» Goal: Swap every "sofa armrest" in the listing below for "couch armrest", and reproduce the whole listing with nothing else altered.

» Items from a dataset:
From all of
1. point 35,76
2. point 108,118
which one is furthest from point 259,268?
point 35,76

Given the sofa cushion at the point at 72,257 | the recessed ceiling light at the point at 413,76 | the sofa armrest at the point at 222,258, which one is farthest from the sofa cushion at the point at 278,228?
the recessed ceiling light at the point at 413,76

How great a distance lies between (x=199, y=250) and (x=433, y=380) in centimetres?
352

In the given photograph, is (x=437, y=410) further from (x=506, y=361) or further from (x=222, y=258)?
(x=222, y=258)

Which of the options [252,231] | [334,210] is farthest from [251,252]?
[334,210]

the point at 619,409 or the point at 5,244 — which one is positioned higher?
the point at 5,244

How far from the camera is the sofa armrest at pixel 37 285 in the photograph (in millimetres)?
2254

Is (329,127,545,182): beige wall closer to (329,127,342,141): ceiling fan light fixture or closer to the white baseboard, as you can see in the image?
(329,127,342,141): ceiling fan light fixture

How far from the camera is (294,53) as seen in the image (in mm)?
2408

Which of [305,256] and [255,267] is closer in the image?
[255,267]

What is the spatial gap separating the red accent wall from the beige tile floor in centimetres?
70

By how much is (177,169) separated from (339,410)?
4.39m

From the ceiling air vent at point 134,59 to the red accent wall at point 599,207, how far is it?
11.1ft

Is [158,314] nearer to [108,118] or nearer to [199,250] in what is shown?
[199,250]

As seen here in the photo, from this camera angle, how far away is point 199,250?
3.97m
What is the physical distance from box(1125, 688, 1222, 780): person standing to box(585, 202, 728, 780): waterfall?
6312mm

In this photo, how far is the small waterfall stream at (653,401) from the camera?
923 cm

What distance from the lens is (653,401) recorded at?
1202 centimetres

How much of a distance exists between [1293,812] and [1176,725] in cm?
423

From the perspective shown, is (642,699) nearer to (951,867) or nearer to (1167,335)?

» The completed task:
From all of
1. point 35,76
2. point 108,118
which one is furthest from point 259,268?
point 35,76

Given the sofa cushion at the point at 72,257 | the recessed ceiling light at the point at 413,76 | the couch armrest at the point at 222,258, which one is farthest from the sofa cushion at the point at 278,228?
the recessed ceiling light at the point at 413,76

How great a distance lies between (x=199, y=250) and (x=433, y=380) in centimetres?
352

In the given photograph, is (x=437, y=410) further from (x=506, y=361) or further from (x=222, y=258)?
(x=222, y=258)

Which of the options [252,231] | [334,210] is farthest from [251,252]?
[334,210]

the point at 619,409 or the point at 5,244 — which one is positioned higher?
the point at 5,244

How far from the camera is the couch armrest at pixel 37 285 in the photograph (in millimetres)?
2254

Is (329,127,545,182): beige wall closer to (329,127,342,141): ceiling fan light fixture or closer to the white baseboard, as you can see in the image?
(329,127,342,141): ceiling fan light fixture

How far from the camera is (294,53) as seen in the image (in mm)?
2408

Which of [305,256] and [255,267] is closer in the image?
[255,267]

What is the spatial gap separating the red accent wall from the beige tile floor in centimetres?
70

By how much is (177,169) separated from (339,410)?
4.39m

From the ceiling air vent at point 134,59 to the red accent wall at point 599,207, how far is it?
11.1ft

Is [158,314] nearer to [108,118] or nearer to [199,250] in what is shown?
[199,250]

As seen here in the photo, from this camera angle, how far away is point 199,250?
3.97m
What is the physical distance from box(1125, 688, 1222, 780): person standing to box(585, 202, 728, 780): waterfall?
6312mm

In this photo, how far is the small waterfall stream at (653,401) from the camera?
923 cm

What distance from the lens is (653,401) recorded at?
1202 centimetres

How much of a distance exists between [1293,812] and [1176,725] in cm?
423

From the perspective shown, is (642,699) nearer to (951,867) or nearer to (1167,335)?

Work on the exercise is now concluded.